Ensuring the longevity and operational efficiency of composite structures demands highly effective structural health monitoring (SHM) strategies, particularly for detecting delamination, a critical defect that severely compromises structural integrity. Guided ultrasonic wave (GUW) methods have proven particularly adept at identifying the presence, location, and extent of delamination. Despite these advantages, implementing conventional, supervised deep learning (DL) approaches for GUW-based SHM has been constrained by the scarcity of high-quality, labelled training data and the high computational expense of generating representative damage scenarios. To overcome these limitations, this study introduces an unsupervised DL framework for delamination detection that incorporates a masked autoencoder (MAE) architecture.
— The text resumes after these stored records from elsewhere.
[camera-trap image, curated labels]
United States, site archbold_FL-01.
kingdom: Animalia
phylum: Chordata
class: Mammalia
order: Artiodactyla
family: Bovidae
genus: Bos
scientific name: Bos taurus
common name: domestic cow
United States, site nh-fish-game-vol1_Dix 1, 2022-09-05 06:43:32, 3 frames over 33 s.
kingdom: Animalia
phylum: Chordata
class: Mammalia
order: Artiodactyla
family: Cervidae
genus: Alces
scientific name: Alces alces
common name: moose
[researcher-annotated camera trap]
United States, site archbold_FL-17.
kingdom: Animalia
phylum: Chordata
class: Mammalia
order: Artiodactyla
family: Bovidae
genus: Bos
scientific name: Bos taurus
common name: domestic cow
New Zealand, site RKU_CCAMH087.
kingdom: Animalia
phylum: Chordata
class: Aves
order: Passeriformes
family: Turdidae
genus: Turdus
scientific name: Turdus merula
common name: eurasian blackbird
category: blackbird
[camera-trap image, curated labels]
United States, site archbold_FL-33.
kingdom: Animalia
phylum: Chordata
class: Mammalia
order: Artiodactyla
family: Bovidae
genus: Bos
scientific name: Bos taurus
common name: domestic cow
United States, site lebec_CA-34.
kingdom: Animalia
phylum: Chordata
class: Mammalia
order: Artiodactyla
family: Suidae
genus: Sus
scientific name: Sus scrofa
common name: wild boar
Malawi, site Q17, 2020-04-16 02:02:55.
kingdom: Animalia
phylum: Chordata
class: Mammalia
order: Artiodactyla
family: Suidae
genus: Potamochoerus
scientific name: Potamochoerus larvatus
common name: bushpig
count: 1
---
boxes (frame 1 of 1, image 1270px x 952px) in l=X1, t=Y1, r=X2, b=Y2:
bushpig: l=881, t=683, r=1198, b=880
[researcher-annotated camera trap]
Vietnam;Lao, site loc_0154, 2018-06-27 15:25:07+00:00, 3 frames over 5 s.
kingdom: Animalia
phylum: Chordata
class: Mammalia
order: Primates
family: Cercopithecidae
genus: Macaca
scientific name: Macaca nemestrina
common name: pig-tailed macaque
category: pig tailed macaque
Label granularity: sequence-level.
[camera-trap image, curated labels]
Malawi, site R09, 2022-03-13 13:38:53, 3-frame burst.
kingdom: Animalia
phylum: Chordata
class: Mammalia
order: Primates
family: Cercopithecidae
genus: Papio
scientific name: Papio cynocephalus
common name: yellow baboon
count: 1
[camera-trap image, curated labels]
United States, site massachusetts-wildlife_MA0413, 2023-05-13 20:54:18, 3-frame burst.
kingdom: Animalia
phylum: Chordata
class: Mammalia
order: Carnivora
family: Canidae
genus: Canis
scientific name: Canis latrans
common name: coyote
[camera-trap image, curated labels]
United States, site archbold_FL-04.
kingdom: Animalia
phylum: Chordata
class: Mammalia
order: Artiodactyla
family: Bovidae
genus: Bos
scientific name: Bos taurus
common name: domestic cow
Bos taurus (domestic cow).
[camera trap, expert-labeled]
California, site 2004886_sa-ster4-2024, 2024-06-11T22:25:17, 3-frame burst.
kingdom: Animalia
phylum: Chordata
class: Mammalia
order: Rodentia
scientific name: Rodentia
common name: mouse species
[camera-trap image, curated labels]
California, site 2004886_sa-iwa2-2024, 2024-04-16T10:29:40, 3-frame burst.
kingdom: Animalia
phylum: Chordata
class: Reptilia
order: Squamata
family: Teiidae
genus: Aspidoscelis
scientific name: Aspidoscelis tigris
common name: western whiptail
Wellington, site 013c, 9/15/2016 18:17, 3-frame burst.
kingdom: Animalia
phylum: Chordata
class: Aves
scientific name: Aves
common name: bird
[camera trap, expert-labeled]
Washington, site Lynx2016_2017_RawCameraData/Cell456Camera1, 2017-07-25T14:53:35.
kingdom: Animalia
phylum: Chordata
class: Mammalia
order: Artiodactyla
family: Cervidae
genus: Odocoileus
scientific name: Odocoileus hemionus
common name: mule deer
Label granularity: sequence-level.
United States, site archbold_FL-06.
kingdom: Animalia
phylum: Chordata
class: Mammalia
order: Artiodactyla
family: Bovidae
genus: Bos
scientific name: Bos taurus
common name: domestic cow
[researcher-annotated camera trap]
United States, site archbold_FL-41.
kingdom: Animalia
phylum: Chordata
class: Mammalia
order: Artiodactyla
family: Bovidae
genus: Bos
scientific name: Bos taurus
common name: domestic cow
Firstly, one-dimensional time-series signals from GUW experiments are converted into two-dimensional time-frequency representations using an enhanced Hilbert-Huang Transform, which is chosen for its superior time-frequency resolution and computational efficiency over wavelet-based approaches. In the subsequent phase, the MAE framework is trained exclusively on these wavefield representations corresponding to undamaged conditions, allowing it to excel at reconstructing masked segments. The model is then presented with new, unlabeled data that includes both undamaged and damaged signals. If the input data significantly diverges from the patterns learned during training, the model’s reconstruction of masked regions deteriorates, resulting in higher reconstruction error that serves as an indicator of potential damage. A benchmark of an experimental dataset from the open guided waves platform was used to validate this framework. This dataset encompasses carbon fibre-reinforced polymer plates with 28 distinct damage scenarios. The framework identifies delamination damage through root mean squared reconstruction errors and adaptive thresholds and has been found to outperform state-of-the-art DL architectures, including conventional autoencoders.